Extrait de page.
──────────────────────────────

D’après les chiffres publiés dans ce rapport, seuls 2,6% des enseignants se seraient absentés au moins un jour au cours d’une semaine en 2019, contre 5,1% dans la fonction publique territoriale, 3,9% dans le secteur privé et 4,9% dans l’ensemble du monde du travail.
Idée reçue n°4 : les risques psycho-sociaux dans la profession sont surévalués
Au printemps 2022, 240 000 personnels de l’Éducation nationale exerçant en établissement scolaire ont répondu à une enquête sur leur bien-être professionnel. Les premiers résultats de cette étude4 indiquent que leur satisfaction professionnelle est inférieure à la moyenne des Français en emploi. Ils l’évaluent à 6,0 sur 10 contre 7,2 pour les Français en emploi. La moitié d’entre eux signalent un sentiment d’épuisement professionnel élevé.
Si ces chiffres ne doivent pas omettre que l’étude a été conduite à l’issue de la crise sanitaire, pendant laquelle un protocole strict a été appliqué dans les écoles, l’ensemble des enquêtes menées sur le sujet5 vont dans le même sens : la majorité des enseignants considèrent que leur métier reste peu valorisé dans la société, ils sont aussi largement insatisfaits par rapport à leurs faibles possibilités d’évolution professionnelle (carrière, salaire, etc.).
Cette expression d’une plus grande souffrance au travail n’est pas récente. Une étude réalisée par des chercheurs de la DEPP6 relevait déjà en 2013 que les enseignants sont plus exposés aux risques psychosociaux que d’autres cadres du privé et de la fonction publique.
Idée reçue n°5 : un enseignant ne démissionne pas
D’après le baromètre UNSA réalisé auprès des personnels de l’Éducation nationale7, si 92 % d’entre eux aiment leur profession, ils sont 37 % à ne plus trouver de sens à leurs missions. 38 % sont prêts à changer de métier pour aller vers un autre métier du public et 27 % à se reconvertir dans un métier du privé. Un rapport du Sénat8 pointait déjà en 2022, une augmentation des départs volontaires (retraites prises plus tôt que prévu, démissions, ruptures conventionnelles, etc.). A elles seules, les démissions ont représenté un volume équivalant à 39 270 postes en 2022, soit 9 % de plus en un an. Rapportés au nombre total d’enseignants, ces départs ne pèsent pas grand-chose, mais d’année en année, ils se font de moins en moins rares. Une situation à surveiller compte tenu des fortes tensions pour recruter.

──────────────────────────────

Section des données.
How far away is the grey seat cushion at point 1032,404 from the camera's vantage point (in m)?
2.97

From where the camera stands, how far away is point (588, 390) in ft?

──────────────────────────────

Poursuivez le texte sur les idées reçues à propos du métier d’enseignant en reprenant juste après sa dernière phrase.

Réponse attendue.
De fortes attentes pour revaloriser la profession
Depuis la rentrée de septembre 2023, le gouvernement a annoncé l’augmentation de la rémunération « socle » de tous les enseignants. La mise en place du « Pacte enseignant », prévoit également une hausse de salaire conditionnée à la réalisation de missions sur la base du volontariat. La priorité est notamment donnée au remplacement systématique des enseignants absents pour de courte durée dans les collèges et lycées. Parmi les autres missions volontaires proposées figurent aussi la participation au dispositif « devoirs faits » dans les collèges, l’animation de stages de réussite pendant les vacances, l’intervention dans le cadre de la découverte des métiers dès la 5ème.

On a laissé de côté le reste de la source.